Okay, so you're probably thinking oh crap. Don't worry, it's not going to be that kind of post, I promise!
So anyway, this afternoon as I was cooking dinner I had PBS on. They happened to be rebroadcasting part of their documentary on Mormonism. I'd seen it once before, mainly because being the curious gal I am I simply wanted to know more. I mean, all I knew about the religion I learned from South Park. Now, I know better than to believe everything I hear from cartoon characters, but I also know South Park well enough to figure that there was at least a basic grain of truth to the inanity. So, I watched in order to learn about a culture I knew nothing about.
Anyway, fast forward to today where I had it tuned into the same documentary.
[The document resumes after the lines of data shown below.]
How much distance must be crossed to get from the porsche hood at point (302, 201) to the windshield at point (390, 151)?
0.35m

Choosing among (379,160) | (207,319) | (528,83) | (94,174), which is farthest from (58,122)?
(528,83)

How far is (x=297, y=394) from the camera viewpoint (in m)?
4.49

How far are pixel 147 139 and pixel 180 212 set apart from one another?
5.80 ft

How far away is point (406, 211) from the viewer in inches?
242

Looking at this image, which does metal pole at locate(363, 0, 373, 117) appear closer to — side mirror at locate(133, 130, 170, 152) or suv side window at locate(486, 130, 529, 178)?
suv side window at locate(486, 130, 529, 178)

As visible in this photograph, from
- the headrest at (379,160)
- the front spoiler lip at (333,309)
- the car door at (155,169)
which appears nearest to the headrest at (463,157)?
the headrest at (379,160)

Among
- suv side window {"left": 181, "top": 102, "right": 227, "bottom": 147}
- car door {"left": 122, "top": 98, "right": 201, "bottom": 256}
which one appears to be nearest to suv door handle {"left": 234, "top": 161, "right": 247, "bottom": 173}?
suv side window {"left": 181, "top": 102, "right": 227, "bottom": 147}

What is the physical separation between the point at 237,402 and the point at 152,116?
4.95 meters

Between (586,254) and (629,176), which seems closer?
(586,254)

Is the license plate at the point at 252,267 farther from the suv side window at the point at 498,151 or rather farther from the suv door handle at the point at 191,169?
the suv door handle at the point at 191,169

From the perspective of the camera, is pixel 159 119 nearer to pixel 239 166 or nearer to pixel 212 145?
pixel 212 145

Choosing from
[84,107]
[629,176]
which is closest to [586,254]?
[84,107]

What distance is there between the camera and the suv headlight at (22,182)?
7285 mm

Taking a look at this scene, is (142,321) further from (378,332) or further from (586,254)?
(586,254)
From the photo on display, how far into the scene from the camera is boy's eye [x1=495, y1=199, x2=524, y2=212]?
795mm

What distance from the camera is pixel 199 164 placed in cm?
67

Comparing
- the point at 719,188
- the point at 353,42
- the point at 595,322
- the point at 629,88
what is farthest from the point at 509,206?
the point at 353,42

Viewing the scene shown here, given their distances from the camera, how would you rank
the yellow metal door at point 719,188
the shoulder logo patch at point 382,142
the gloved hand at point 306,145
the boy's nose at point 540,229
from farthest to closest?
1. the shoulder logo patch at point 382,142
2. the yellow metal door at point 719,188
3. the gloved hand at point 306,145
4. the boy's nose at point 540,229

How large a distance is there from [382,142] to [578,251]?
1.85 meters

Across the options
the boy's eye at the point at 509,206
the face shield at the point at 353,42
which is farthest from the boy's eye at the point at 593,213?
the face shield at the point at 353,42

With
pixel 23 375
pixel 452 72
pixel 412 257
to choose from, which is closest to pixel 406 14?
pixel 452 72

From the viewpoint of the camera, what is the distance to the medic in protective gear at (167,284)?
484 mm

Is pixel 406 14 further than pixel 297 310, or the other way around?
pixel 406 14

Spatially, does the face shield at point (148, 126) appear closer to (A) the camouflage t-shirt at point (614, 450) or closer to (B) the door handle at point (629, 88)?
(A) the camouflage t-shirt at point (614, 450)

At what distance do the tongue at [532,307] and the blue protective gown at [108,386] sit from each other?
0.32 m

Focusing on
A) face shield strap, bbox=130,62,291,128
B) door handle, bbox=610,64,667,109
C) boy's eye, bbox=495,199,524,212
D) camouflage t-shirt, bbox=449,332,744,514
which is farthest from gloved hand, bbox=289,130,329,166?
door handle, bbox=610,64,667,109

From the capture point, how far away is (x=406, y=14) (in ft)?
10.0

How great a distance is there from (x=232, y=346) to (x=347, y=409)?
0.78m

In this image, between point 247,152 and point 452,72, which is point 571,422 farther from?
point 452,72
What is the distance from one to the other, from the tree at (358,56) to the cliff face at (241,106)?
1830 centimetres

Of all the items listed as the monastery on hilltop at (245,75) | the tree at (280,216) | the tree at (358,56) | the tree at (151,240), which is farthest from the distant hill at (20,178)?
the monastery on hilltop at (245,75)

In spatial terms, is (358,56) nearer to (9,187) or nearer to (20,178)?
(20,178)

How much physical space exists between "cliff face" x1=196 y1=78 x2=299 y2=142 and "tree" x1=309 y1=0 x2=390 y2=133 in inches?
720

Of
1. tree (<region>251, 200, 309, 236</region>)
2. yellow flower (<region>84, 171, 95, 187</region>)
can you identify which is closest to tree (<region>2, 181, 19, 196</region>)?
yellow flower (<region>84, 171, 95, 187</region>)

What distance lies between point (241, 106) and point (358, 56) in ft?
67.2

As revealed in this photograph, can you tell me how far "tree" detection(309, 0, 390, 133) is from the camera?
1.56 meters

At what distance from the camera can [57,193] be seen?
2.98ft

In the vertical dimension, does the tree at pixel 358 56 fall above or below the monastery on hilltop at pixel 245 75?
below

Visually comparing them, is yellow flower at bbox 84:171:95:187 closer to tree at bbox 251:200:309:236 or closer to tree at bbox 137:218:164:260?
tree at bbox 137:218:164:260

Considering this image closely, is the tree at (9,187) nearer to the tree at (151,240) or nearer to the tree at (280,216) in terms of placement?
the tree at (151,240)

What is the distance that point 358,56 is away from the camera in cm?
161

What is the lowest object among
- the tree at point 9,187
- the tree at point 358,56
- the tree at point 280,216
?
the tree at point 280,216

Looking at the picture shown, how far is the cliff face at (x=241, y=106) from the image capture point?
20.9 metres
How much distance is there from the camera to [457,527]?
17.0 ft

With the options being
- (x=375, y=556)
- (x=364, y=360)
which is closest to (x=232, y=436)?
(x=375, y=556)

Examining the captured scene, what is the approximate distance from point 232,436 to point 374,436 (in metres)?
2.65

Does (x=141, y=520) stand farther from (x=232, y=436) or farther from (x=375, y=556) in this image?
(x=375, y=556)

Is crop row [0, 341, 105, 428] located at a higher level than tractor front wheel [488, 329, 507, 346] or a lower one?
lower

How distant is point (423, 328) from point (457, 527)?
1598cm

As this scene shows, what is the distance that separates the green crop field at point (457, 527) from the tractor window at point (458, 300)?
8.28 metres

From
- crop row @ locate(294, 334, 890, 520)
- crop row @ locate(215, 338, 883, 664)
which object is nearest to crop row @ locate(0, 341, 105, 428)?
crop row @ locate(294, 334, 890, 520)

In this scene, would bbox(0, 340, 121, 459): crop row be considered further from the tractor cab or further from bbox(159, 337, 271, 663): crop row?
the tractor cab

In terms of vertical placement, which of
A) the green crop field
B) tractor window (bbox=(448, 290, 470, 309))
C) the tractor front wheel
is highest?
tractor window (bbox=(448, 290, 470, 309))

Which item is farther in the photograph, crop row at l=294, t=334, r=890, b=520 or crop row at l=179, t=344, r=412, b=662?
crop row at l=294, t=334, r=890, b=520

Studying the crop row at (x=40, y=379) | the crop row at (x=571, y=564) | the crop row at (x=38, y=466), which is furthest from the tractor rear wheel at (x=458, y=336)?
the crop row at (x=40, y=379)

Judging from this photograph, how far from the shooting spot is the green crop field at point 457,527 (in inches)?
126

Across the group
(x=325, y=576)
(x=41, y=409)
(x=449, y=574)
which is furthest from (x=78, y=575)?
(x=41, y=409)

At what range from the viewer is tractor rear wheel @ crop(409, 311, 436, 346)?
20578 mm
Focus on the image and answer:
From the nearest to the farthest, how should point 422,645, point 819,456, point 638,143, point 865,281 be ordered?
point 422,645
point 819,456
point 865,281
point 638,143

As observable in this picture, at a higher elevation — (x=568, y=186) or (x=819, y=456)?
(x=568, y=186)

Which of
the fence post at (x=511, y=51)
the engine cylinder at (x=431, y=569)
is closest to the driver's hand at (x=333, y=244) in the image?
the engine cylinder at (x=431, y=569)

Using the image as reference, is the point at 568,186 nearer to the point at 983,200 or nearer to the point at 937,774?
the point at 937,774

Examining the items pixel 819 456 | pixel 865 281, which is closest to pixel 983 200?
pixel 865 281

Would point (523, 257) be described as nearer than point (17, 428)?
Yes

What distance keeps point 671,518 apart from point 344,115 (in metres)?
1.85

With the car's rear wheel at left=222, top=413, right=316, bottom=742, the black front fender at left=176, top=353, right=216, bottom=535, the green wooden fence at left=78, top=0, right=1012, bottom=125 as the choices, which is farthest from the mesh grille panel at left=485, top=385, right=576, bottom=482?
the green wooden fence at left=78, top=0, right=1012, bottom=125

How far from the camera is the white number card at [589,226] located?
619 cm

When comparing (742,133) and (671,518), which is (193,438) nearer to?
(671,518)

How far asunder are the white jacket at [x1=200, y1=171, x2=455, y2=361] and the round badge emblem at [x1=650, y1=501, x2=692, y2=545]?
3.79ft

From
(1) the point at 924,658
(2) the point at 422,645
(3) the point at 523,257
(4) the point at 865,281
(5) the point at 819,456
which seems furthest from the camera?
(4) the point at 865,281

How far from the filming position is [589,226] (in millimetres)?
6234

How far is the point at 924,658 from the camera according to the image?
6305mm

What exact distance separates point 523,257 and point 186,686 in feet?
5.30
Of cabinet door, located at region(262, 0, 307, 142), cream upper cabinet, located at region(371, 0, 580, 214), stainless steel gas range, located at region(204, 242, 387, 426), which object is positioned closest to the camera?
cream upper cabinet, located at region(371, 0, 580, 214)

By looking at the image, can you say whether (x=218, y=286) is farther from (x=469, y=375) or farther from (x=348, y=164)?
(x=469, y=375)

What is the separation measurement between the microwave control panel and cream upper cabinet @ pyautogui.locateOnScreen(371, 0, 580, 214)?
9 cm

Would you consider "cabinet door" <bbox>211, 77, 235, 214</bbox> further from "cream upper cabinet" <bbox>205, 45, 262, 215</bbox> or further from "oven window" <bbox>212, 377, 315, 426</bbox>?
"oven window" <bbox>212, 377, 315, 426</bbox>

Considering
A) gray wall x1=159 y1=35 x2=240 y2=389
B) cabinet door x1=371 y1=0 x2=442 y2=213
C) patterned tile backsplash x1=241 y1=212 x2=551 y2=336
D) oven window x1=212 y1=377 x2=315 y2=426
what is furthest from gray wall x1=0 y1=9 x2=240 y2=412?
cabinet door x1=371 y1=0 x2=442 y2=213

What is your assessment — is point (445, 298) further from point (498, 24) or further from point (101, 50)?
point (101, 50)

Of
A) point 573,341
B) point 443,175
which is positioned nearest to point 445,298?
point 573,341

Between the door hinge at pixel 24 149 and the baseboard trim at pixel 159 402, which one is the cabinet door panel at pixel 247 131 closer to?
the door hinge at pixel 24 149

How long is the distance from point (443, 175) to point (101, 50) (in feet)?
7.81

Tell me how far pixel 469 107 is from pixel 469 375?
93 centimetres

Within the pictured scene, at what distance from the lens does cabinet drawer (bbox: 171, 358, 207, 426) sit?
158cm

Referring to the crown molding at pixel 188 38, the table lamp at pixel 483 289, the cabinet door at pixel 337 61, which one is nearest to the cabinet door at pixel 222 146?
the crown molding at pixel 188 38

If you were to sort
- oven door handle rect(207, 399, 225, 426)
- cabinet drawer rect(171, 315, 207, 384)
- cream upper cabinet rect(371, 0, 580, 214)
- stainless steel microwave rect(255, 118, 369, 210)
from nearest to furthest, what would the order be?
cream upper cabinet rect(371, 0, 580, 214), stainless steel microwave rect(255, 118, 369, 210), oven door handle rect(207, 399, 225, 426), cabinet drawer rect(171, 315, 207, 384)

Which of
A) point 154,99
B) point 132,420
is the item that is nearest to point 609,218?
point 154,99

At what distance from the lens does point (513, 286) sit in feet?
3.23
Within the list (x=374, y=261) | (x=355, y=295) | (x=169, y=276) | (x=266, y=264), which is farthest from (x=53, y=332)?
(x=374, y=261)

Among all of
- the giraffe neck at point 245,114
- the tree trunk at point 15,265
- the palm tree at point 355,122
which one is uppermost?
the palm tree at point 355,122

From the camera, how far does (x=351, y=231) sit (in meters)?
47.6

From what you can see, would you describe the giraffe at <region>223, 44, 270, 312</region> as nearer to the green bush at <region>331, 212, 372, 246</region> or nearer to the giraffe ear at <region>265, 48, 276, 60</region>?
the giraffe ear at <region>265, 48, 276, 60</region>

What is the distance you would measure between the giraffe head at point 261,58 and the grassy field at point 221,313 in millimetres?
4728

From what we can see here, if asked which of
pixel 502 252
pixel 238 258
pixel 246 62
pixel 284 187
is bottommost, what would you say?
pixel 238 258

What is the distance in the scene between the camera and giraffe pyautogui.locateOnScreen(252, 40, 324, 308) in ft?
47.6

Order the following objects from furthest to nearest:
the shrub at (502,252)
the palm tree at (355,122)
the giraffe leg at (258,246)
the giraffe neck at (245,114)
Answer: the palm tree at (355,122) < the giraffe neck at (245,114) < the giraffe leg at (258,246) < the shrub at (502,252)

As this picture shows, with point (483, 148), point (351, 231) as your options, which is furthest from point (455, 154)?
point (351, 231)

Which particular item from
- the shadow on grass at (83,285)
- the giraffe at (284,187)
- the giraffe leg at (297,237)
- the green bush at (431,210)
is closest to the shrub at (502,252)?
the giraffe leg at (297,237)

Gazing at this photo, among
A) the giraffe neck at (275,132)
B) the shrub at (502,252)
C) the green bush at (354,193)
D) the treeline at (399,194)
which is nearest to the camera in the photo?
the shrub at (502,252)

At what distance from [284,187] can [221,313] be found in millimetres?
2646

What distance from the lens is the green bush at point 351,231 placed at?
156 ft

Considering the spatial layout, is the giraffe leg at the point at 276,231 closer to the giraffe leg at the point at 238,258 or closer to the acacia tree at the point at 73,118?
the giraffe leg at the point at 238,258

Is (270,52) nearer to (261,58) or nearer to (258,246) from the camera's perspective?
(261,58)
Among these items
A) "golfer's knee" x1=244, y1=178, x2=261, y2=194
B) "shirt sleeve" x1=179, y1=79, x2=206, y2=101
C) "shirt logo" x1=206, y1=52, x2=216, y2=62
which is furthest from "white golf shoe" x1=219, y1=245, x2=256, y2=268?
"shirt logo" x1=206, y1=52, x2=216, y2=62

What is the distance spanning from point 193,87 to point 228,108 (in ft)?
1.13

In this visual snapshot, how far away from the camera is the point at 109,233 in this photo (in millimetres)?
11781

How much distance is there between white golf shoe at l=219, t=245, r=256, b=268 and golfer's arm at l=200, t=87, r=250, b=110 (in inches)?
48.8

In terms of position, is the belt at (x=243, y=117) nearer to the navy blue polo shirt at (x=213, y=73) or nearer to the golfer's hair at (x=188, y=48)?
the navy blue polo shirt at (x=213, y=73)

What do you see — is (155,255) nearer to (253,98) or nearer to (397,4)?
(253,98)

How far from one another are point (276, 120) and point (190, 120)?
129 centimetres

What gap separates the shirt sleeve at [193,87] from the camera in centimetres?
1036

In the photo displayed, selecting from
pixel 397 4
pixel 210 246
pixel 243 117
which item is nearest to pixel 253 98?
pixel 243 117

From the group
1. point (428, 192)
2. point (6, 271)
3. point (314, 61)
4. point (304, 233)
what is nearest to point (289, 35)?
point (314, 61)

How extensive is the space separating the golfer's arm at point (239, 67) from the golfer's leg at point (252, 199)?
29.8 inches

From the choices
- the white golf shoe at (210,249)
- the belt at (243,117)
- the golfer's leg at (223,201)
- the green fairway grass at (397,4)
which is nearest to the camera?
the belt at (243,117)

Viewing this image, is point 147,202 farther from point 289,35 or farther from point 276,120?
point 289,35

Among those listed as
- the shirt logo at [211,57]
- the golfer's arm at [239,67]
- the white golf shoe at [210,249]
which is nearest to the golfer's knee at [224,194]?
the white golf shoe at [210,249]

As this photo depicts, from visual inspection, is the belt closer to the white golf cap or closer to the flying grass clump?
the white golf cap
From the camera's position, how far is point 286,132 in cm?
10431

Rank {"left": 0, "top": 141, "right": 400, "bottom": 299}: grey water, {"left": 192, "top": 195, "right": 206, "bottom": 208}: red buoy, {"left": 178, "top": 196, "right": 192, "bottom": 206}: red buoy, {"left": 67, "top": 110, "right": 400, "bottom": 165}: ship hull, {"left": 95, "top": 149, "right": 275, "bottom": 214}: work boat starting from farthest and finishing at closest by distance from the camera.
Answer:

As I was sitting there, eating a yummy vegan chickpea and spinach curry, I listened to the people they interviewed speaking about the surety of seeing their loved ones again in Heaven. I mean, they were positive, beyond a shadow of a doubt, and their faith in this knowledge was unshakable. They kept saying how comforting it was to have this knowledge.
How lucky they are to have that unshakable faith. I think I had that once, but it's long gone. I can't say without a doubt that I'll see my loved ones again in the next life. I don't necessarily believe there is one. But oh how lovely the idea of it is! Sometimes it makes me jealous that I can't just hang on to those kind of beliefs as others do.
I know, I know... this is round about the time when some people would say "open your heart to Jesus, and He'll show you the way!" If that's what you did, and it worked for you, then I am happy you found your Path. Jesus had my heart the first 18 years of my life. Guess what? It didn't take. I mean, I'm sure he's a great guy and he had some really good ideas, but he's just not my flavor. The problem is, whenever organized religions come into play, my seldom-used sense of logic and reason rears its ugly head and I can do no more than think "pretty poetry."
As much I believe in such woo-woo things as ghosts and reincarnation (ask my about my past life where I drowned some time), I fear that this is it. We've just got what we're given and that's the end of that. When you're gone, you're gone. Their is no God/dess/Infinite/Deities and we're all just kidding ourselves that our existence is anything more than a cosmic accident.
When faced with that kind of thinking, I can see why people would rather believe in Heaven.